## WHAT YOU NEED TO DO
Could you find every line in the entries below that holds the word "species" and copy it?

RECORDS FOR THE TASK Block Start

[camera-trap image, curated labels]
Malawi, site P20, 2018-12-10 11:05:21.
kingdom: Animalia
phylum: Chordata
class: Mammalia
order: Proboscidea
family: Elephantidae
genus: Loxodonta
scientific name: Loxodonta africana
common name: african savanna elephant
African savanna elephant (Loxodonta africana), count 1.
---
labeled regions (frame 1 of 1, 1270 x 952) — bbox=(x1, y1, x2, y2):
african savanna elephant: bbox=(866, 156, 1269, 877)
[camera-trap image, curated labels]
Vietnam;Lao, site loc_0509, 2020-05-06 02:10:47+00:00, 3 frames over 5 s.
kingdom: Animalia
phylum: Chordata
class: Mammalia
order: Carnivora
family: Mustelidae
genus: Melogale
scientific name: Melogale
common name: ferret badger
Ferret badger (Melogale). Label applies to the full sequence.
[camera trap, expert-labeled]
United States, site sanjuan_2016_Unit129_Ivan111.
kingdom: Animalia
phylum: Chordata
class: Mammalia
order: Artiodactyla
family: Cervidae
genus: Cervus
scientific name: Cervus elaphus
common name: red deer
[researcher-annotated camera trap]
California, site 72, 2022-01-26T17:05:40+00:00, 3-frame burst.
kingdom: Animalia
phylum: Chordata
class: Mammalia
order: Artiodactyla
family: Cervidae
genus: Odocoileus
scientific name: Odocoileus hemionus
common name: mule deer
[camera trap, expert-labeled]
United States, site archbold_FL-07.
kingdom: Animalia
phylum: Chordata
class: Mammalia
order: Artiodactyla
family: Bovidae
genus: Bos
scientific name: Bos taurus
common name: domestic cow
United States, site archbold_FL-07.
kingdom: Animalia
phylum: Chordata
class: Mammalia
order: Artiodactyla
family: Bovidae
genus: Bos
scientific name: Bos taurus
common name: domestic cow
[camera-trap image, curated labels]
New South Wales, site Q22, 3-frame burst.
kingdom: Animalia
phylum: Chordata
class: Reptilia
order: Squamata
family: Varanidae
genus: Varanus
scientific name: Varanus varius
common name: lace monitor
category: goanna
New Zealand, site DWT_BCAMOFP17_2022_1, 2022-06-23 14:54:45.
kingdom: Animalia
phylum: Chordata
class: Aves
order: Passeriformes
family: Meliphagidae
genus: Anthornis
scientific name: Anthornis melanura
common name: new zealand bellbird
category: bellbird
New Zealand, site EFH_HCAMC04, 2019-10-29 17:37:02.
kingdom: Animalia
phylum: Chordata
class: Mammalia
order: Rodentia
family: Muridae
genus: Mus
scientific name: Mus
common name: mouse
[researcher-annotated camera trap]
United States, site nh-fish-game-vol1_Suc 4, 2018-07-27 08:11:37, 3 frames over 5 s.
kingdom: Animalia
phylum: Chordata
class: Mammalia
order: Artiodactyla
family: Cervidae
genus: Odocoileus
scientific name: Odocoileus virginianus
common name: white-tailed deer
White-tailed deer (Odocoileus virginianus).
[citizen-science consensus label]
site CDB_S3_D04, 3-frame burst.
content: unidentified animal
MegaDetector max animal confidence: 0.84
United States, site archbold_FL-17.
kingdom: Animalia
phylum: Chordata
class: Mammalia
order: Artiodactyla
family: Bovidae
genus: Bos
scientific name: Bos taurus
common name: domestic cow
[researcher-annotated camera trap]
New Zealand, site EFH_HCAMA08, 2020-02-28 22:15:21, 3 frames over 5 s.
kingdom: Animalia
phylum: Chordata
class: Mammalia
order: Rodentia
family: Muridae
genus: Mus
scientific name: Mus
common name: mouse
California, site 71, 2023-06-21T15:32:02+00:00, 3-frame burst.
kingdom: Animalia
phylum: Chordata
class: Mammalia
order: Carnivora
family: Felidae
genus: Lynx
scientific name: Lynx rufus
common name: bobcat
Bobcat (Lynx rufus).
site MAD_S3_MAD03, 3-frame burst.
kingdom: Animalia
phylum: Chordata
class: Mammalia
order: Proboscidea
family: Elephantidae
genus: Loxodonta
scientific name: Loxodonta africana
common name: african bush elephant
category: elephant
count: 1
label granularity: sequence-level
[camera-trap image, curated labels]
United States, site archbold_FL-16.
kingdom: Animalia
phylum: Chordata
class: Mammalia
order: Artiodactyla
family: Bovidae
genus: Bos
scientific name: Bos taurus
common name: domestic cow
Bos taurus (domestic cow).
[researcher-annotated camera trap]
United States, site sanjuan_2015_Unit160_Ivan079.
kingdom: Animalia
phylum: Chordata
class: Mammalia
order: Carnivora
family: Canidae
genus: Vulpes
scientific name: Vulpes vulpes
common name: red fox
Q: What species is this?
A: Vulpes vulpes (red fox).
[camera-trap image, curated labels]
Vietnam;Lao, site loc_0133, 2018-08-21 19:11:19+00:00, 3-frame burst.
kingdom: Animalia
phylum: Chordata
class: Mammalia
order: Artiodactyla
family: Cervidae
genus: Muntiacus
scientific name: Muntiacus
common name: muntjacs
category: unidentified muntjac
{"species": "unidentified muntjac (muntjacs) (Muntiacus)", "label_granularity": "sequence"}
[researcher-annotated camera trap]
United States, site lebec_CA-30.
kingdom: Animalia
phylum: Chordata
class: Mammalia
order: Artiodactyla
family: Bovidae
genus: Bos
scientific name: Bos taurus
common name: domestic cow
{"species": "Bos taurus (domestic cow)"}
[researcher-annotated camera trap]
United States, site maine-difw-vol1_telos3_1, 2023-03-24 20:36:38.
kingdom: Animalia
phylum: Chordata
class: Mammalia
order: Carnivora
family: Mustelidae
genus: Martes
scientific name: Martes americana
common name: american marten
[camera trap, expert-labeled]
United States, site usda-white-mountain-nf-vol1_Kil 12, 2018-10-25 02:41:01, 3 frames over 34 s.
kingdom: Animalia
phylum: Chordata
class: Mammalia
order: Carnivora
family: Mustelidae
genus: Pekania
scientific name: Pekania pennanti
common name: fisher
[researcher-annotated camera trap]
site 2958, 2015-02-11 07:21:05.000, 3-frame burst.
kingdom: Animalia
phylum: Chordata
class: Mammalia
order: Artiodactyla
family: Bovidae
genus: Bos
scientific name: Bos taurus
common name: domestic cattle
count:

RECORDS FOR THE TASK Block End

## FINISHED EXERCISE
Q: What species is this?
{"species": "unidentified muntjac (muntjacs) (Muntiacus)", "label_granularity": "sequence"}
{"species": "Bos taurus (domestic cow)"}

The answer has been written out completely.